Here, we have developed BioQueue, a web-based framework that contains a checkpoint before each step to automatically estimate the system resources (CPU, memory and disk) needed by the step and then dispatch jobs accordingly. BioQueue possesses a shell command-like syntax instead of implementing a new script language, which means most biologists without computer programming background can access the efficient queue system with ease.
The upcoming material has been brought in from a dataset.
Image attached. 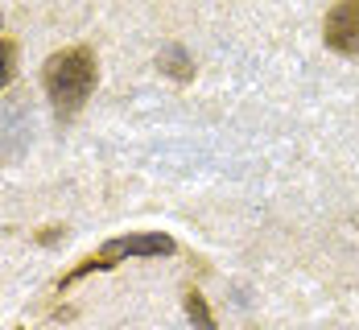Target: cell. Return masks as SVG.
<instances>
[{"mask_svg":"<svg viewBox=\"0 0 359 330\" xmlns=\"http://www.w3.org/2000/svg\"><path fill=\"white\" fill-rule=\"evenodd\" d=\"M157 67L170 74V78H178V83L194 78V62H190V54H186L182 46H165V50L157 54Z\"/></svg>","mask_w":359,"mask_h":330,"instance_id":"obj_4","label":"cell"},{"mask_svg":"<svg viewBox=\"0 0 359 330\" xmlns=\"http://www.w3.org/2000/svg\"><path fill=\"white\" fill-rule=\"evenodd\" d=\"M326 46L343 58H359V0H343L326 13L323 21Z\"/></svg>","mask_w":359,"mask_h":330,"instance_id":"obj_3","label":"cell"},{"mask_svg":"<svg viewBox=\"0 0 359 330\" xmlns=\"http://www.w3.org/2000/svg\"><path fill=\"white\" fill-rule=\"evenodd\" d=\"M95 78H100V67H95V50H91V46L58 50V54H50L46 67H41L46 95H50V104H54V111H58L62 120H71L74 111L91 99Z\"/></svg>","mask_w":359,"mask_h":330,"instance_id":"obj_1","label":"cell"},{"mask_svg":"<svg viewBox=\"0 0 359 330\" xmlns=\"http://www.w3.org/2000/svg\"><path fill=\"white\" fill-rule=\"evenodd\" d=\"M13 71H17V46L13 41H0V87L13 78Z\"/></svg>","mask_w":359,"mask_h":330,"instance_id":"obj_6","label":"cell"},{"mask_svg":"<svg viewBox=\"0 0 359 330\" xmlns=\"http://www.w3.org/2000/svg\"><path fill=\"white\" fill-rule=\"evenodd\" d=\"M186 318H190V326L194 330H215V318H211V305H207V297L198 294V289H186Z\"/></svg>","mask_w":359,"mask_h":330,"instance_id":"obj_5","label":"cell"},{"mask_svg":"<svg viewBox=\"0 0 359 330\" xmlns=\"http://www.w3.org/2000/svg\"><path fill=\"white\" fill-rule=\"evenodd\" d=\"M174 235H165V231H128V235H116V240H108L95 256L79 260L71 273L58 281V289H71L74 281H83V277H91V273H108V268H116L120 260L128 256H174Z\"/></svg>","mask_w":359,"mask_h":330,"instance_id":"obj_2","label":"cell"},{"mask_svg":"<svg viewBox=\"0 0 359 330\" xmlns=\"http://www.w3.org/2000/svg\"><path fill=\"white\" fill-rule=\"evenodd\" d=\"M0 21H4V17H0Z\"/></svg>","mask_w":359,"mask_h":330,"instance_id":"obj_7","label":"cell"}]
</instances>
BioQueue is freely available at https://github.com/liyao001/BioQueue. The extensive documentation can be found at http://bioqueue.readthedocs.io.
li_yao@outlook.com or gcsui@nefu.edu.cn.
Supplementary data are available at Bioinformatics online.
随着下一代测序技术的快速发展,现在有大量的数据可用于生物信息学研究。同时,许多流水线框架的存在使得分析这些数据成为可能。然而,这些工具主要集中在它们的语法和设计范式上,并根据用户对执行协议中某一步骤所需资源的经验来调度作业。因此,这些工具很难最大限度地利用计算资源,并避免因过载(如内存溢出)而导致的错误。
在这里,我们开发了一个基于网络的框架 BioQueue,该框架在每个步骤之前都有一个检查点,可自动估算步骤所需的系统资源(CPU、内存和磁盘),然后相应地调度作业。BioQueue 采用类似于 shell 命令的语法,而不是实现新的脚本语言,这意味着大多数没有计算机编程背景的生物学家都可以轻松访问高效的队列系统。
BioQueue 可在 https://github.com/liyao001/BioQueue 上免费获得。广泛的文档可在 http://bioqueue.readthedocs.io 上找到。
li_yao@outlook.com 或 gcsui@nefu.edu.cn。
补充数据可在 Bioinformatics 在线获得。